SET EXERCISE: Rewrite the data below with "man with eyeglasses" swapped for "man with glasses" everywhere it appears, keeping all else the same. Leave the pictures out of your answer.

* * *

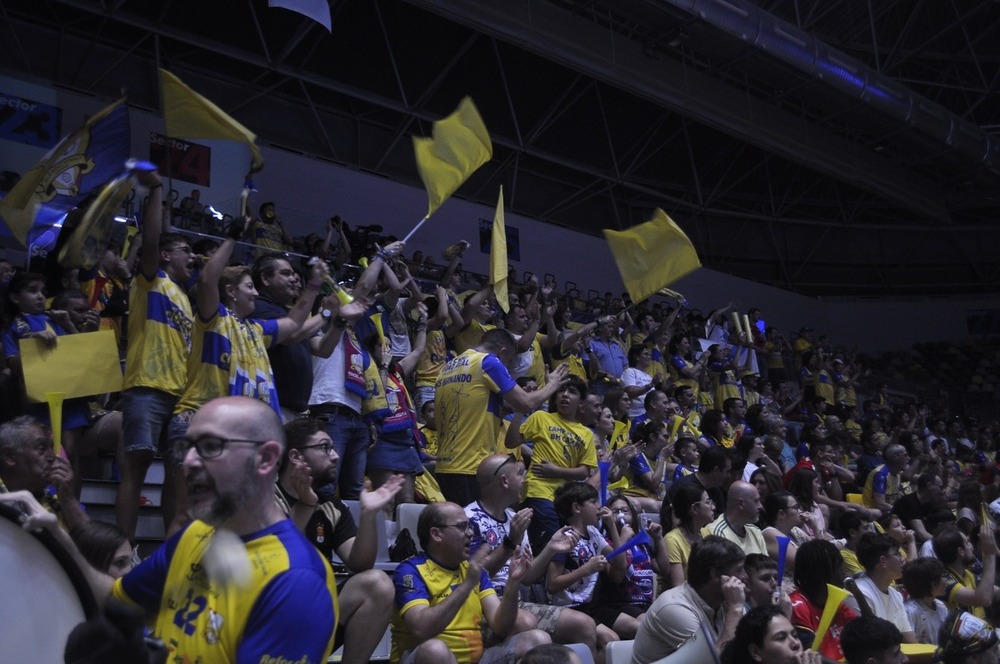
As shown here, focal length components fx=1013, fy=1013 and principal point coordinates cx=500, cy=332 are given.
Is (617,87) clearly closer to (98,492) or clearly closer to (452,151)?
(452,151)

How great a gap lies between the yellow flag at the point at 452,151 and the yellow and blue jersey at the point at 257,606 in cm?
474

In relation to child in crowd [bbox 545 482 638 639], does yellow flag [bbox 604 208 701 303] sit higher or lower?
higher

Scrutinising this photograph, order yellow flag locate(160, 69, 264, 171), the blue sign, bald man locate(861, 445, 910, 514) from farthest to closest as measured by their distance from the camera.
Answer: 1. the blue sign
2. bald man locate(861, 445, 910, 514)
3. yellow flag locate(160, 69, 264, 171)

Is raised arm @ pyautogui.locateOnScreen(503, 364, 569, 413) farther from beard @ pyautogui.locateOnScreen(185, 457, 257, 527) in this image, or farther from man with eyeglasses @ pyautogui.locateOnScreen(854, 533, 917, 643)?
beard @ pyautogui.locateOnScreen(185, 457, 257, 527)

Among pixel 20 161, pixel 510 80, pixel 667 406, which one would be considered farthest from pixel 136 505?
pixel 510 80

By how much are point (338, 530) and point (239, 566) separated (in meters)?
2.13

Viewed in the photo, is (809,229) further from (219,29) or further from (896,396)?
(219,29)

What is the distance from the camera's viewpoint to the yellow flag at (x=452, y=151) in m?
6.86

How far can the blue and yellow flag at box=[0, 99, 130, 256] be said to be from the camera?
5012mm

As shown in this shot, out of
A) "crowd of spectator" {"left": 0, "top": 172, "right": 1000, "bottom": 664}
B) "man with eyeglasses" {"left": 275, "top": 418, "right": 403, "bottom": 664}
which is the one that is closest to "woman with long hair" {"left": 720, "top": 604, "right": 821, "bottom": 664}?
"crowd of spectator" {"left": 0, "top": 172, "right": 1000, "bottom": 664}

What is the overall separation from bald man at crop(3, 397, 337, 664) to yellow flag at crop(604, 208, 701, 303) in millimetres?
6414

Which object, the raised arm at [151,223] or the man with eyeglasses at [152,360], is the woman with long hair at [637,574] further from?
the raised arm at [151,223]

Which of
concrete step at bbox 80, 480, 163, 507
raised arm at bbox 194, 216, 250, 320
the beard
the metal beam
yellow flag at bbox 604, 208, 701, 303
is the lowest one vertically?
concrete step at bbox 80, 480, 163, 507

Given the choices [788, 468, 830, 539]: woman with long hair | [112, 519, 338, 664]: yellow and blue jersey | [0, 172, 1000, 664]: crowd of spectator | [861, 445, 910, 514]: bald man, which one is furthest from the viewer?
[861, 445, 910, 514]: bald man
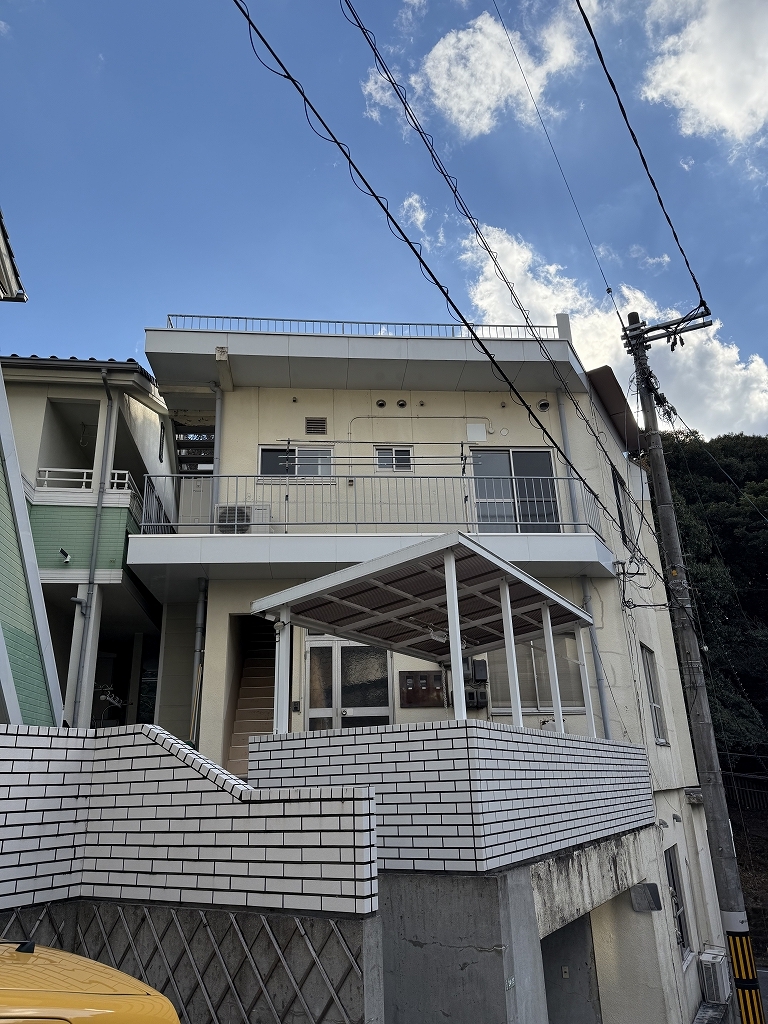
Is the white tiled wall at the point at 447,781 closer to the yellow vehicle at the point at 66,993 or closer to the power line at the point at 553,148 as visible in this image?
the yellow vehicle at the point at 66,993

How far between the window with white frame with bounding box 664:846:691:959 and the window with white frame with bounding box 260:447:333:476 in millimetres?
8425

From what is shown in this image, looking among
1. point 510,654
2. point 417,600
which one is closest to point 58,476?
point 417,600

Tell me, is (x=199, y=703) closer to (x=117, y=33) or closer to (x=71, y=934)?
(x=71, y=934)

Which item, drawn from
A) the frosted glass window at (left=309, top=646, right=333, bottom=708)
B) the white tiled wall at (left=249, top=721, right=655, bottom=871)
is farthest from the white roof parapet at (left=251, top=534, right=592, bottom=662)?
the frosted glass window at (left=309, top=646, right=333, bottom=708)

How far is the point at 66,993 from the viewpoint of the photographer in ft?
7.97

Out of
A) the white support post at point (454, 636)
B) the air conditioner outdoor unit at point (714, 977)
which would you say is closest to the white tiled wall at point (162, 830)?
the white support post at point (454, 636)

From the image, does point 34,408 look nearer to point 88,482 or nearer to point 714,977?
point 88,482

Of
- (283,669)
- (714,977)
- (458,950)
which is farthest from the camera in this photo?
(714,977)

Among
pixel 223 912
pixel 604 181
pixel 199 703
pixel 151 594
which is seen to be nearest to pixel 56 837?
pixel 223 912

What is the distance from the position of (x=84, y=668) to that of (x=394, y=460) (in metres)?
5.85

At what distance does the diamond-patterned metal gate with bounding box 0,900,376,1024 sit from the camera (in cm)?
367

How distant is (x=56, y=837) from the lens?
4652 millimetres

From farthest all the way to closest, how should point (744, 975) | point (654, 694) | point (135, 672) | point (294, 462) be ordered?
point (135, 672)
point (654, 694)
point (294, 462)
point (744, 975)

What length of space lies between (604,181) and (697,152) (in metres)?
2.77
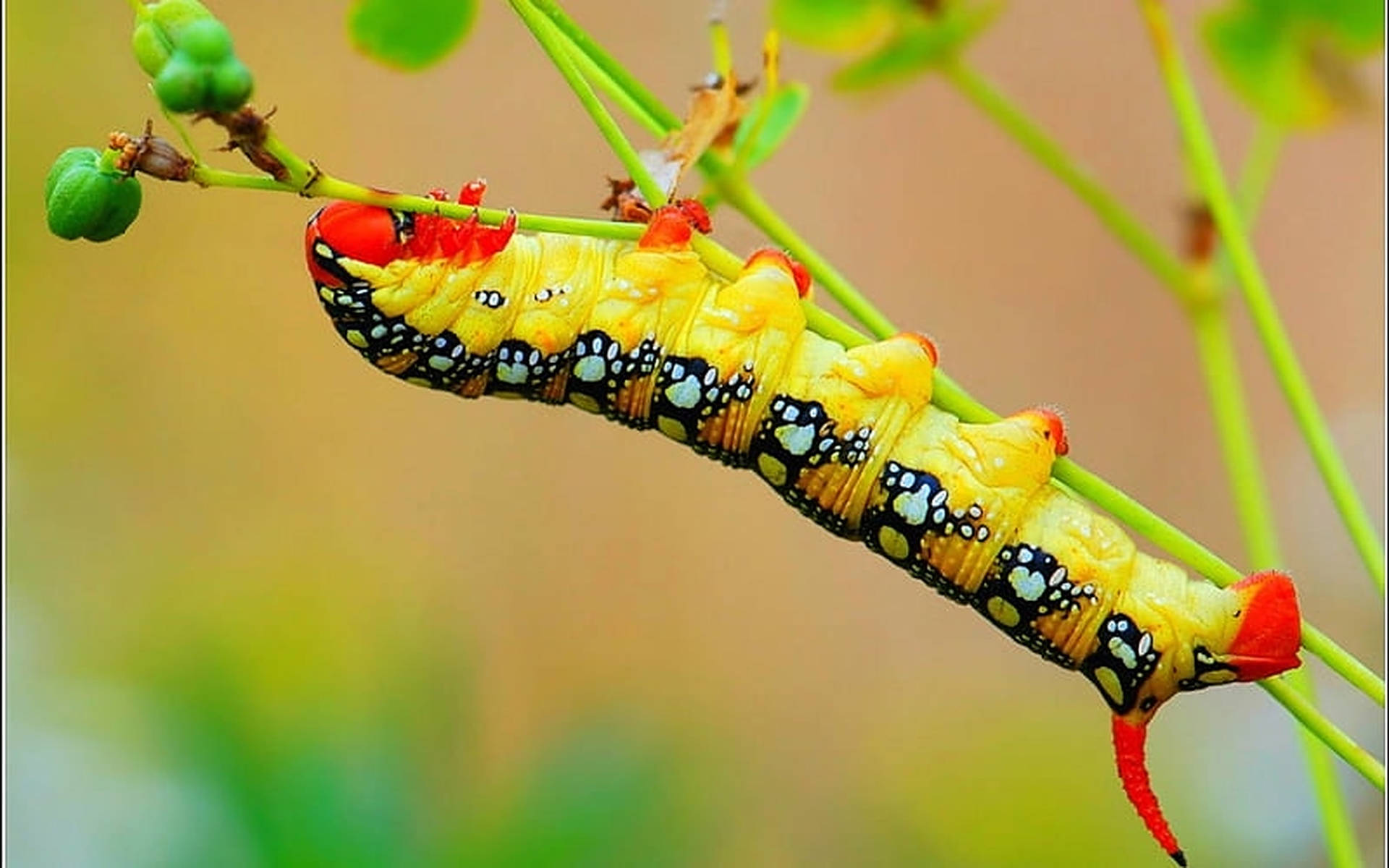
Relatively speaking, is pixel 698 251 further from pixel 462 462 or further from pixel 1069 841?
pixel 462 462

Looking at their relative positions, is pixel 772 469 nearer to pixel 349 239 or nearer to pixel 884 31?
pixel 349 239

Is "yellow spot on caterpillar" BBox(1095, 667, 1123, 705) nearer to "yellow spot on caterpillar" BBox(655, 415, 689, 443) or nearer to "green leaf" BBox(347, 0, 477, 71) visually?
"yellow spot on caterpillar" BBox(655, 415, 689, 443)

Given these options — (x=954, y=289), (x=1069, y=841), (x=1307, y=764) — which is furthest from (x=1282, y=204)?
(x=1307, y=764)

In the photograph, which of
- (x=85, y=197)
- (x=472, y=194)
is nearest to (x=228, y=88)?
(x=85, y=197)

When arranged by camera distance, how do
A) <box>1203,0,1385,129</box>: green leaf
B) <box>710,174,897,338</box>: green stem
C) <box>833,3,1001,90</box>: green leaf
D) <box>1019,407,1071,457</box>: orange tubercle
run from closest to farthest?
<box>710,174,897,338</box>: green stem, <box>1019,407,1071,457</box>: orange tubercle, <box>833,3,1001,90</box>: green leaf, <box>1203,0,1385,129</box>: green leaf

* * *

ANSWER TO THIS PROBLEM:
As shown here, focal length components fx=1013, fy=1013 and principal point coordinates cx=500, cy=332 are given.
Is (617,87) clearly closer to (98,492) or clearly closer to (452,151)?
(452,151)

How great a gap lies between the yellow flag at the point at 452,151 and the yellow and blue jersey at the point at 257,606 in cm?
474

In relation to child in crowd [bbox 545 482 638 639], does yellow flag [bbox 604 208 701 303] sit higher or lower?
higher

Scrutinising this photograph, order yellow flag locate(160, 69, 264, 171), the blue sign, bald man locate(861, 445, 910, 514) from farthest to closest as measured by their distance from the camera.
Answer: 1. the blue sign
2. bald man locate(861, 445, 910, 514)
3. yellow flag locate(160, 69, 264, 171)

Is raised arm @ pyautogui.locateOnScreen(503, 364, 569, 413) farther from beard @ pyautogui.locateOnScreen(185, 457, 257, 527) in this image, or farther from man with glasses @ pyautogui.locateOnScreen(854, 533, 917, 643)?
beard @ pyautogui.locateOnScreen(185, 457, 257, 527)

Among pixel 20 161, pixel 510 80, pixel 667 406, which one would be considered farthest from pixel 136 505?
pixel 510 80

By how much are point (338, 530) and point (239, 566) separated (in meters)?
2.13

Viewed in the photo, is (809,229) further from (219,29) or further from (896,396)?
(219,29)

What is the distance from the camera's viewpoint to the yellow flag at (x=452, y=151) in m?
6.86

How far can the blue and yellow flag at box=[0, 99, 130, 256] be said to be from the camera?
5012mm

As shown in this shot, out of
A) "crowd of spectator" {"left": 0, "top": 172, "right": 1000, "bottom": 664}
B) "man with glasses" {"left": 275, "top": 418, "right": 403, "bottom": 664}
which is the one that is closest to "woman with long hair" {"left": 720, "top": 604, "right": 821, "bottom": 664}?
"crowd of spectator" {"left": 0, "top": 172, "right": 1000, "bottom": 664}

What is the overall separation from bald man at crop(3, 397, 337, 664) to yellow flag at crop(604, 208, 701, 303) in millimetres?
6414

Which object, the raised arm at [151,223] or the man with glasses at [152,360], is the woman with long hair at [637,574] further from?
the raised arm at [151,223]

Which of
concrete step at bbox 80, 480, 163, 507
raised arm at bbox 194, 216, 250, 320
the beard
the metal beam
yellow flag at bbox 604, 208, 701, 303
is the lowest one vertically?
concrete step at bbox 80, 480, 163, 507

Given the choices [788, 468, 830, 539]: woman with long hair | [112, 519, 338, 664]: yellow and blue jersey | [0, 172, 1000, 664]: crowd of spectator | [861, 445, 910, 514]: bald man, which one is furthest from the viewer?
[861, 445, 910, 514]: bald man
Is the white tiled wall at the point at 447,781 closer to the yellow vehicle at the point at 66,993 or closer to the power line at the point at 553,148 as visible in this image?
the yellow vehicle at the point at 66,993

How far between the window with white frame with bounding box 664:846:691:959 and the window with white frame with bounding box 260:447:333:476 in millimetres?
8425

From what is shown in this image, looking among
1. point 510,654
2. point 417,600
which one is closest to point 58,476?
point 417,600

Tell me, is (x=199, y=703) closer to (x=117, y=33) or closer to (x=71, y=934)?
(x=71, y=934)

Which item, drawn from
A) the frosted glass window at (left=309, top=646, right=333, bottom=708)
B) the white tiled wall at (left=249, top=721, right=655, bottom=871)
is farthest from the white roof parapet at (left=251, top=534, right=592, bottom=662)?
the frosted glass window at (left=309, top=646, right=333, bottom=708)

How far is the point at 66,993 from the viewpoint of the photographer in ft?
7.97

Out of
A) the white support post at point (454, 636)
B) the air conditioner outdoor unit at point (714, 977)
which would you say is closest to the white tiled wall at point (162, 830)?
the white support post at point (454, 636)

From the image, does point 34,408 look nearer to point 88,482 or nearer to point 714,977?
point 88,482

Of
- (283,669)
- (714,977)
- (458,950)
which is farthest from the camera in this photo?
(714,977)

Among
pixel 223 912
pixel 604 181
pixel 199 703
pixel 151 594
which is seen to be nearest to pixel 56 837?
pixel 223 912

What is the distance from the position of (x=84, y=668) to that of (x=394, y=460) (in metres)?
5.85

At what distance does the diamond-patterned metal gate with bounding box 0,900,376,1024 sit from the camera (in cm)?
367

How distant is (x=56, y=837) from the lens?
4652 millimetres

From farthest all the way to closest, how should point (744, 975) | point (654, 694) | point (135, 672) | point (294, 462) be ordered?
point (135, 672)
point (654, 694)
point (294, 462)
point (744, 975)

What length of space lies between (604,181) and (697,152) (in metres)?
2.77
Relatively speaking, is pixel 698 251 further from pixel 462 462 or further from pixel 1069 841?
pixel 462 462

Looking at their relative positions, is pixel 772 469 nearer to pixel 349 239 or nearer to pixel 884 31?
pixel 349 239

Is "yellow spot on caterpillar" BBox(1095, 667, 1123, 705) nearer to "yellow spot on caterpillar" BBox(655, 415, 689, 443) or nearer to "green leaf" BBox(347, 0, 477, 71) visually?
"yellow spot on caterpillar" BBox(655, 415, 689, 443)

Given these options — (x=954, y=289), (x=1069, y=841), (x=1307, y=764) — which is furthest from (x=1282, y=204)?
(x=1307, y=764)

In the photograph, which of
- (x=85, y=197)
- (x=472, y=194)
is nearest to (x=228, y=88)?
(x=85, y=197)

When arranged by camera distance, how do
A) <box>1203,0,1385,129</box>: green leaf
B) <box>710,174,897,338</box>: green stem
C) <box>833,3,1001,90</box>: green leaf
D) <box>1019,407,1071,457</box>: orange tubercle
run from closest to farthest?
<box>710,174,897,338</box>: green stem, <box>1019,407,1071,457</box>: orange tubercle, <box>833,3,1001,90</box>: green leaf, <box>1203,0,1385,129</box>: green leaf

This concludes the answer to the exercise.